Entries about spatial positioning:
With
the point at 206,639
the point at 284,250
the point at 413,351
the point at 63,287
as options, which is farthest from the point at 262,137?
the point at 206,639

--

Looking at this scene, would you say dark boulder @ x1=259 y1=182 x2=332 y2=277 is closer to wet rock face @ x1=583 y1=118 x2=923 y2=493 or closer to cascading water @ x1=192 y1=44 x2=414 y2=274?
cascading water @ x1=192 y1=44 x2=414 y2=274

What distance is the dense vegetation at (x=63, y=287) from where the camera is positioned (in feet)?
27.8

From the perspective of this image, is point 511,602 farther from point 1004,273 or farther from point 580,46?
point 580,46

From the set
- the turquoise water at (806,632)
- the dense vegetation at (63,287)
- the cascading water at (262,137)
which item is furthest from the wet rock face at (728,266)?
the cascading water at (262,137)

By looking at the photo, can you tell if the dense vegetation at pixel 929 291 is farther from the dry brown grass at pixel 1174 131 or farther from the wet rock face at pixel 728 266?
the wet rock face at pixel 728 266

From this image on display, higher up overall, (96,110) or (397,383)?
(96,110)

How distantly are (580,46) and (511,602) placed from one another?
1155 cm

[Task description] Gather every line in the entries above that contains the word "face", and copy each one out. Count only matches with the same capitalization.

[The output]
Looking at this scene, would you say dark boulder @ x1=259 y1=182 x2=332 y2=277 is closer to wet rock face @ x1=583 y1=118 x2=923 y2=493 or closer to cascading water @ x1=192 y1=44 x2=414 y2=274?
which item is furthest from the wet rock face at (728,266)?
By looking at the photo, can you tell if the dense vegetation at pixel 929 291 is farther from the dry brown grass at pixel 1174 131 or farther from the wet rock face at pixel 728 266?
the wet rock face at pixel 728 266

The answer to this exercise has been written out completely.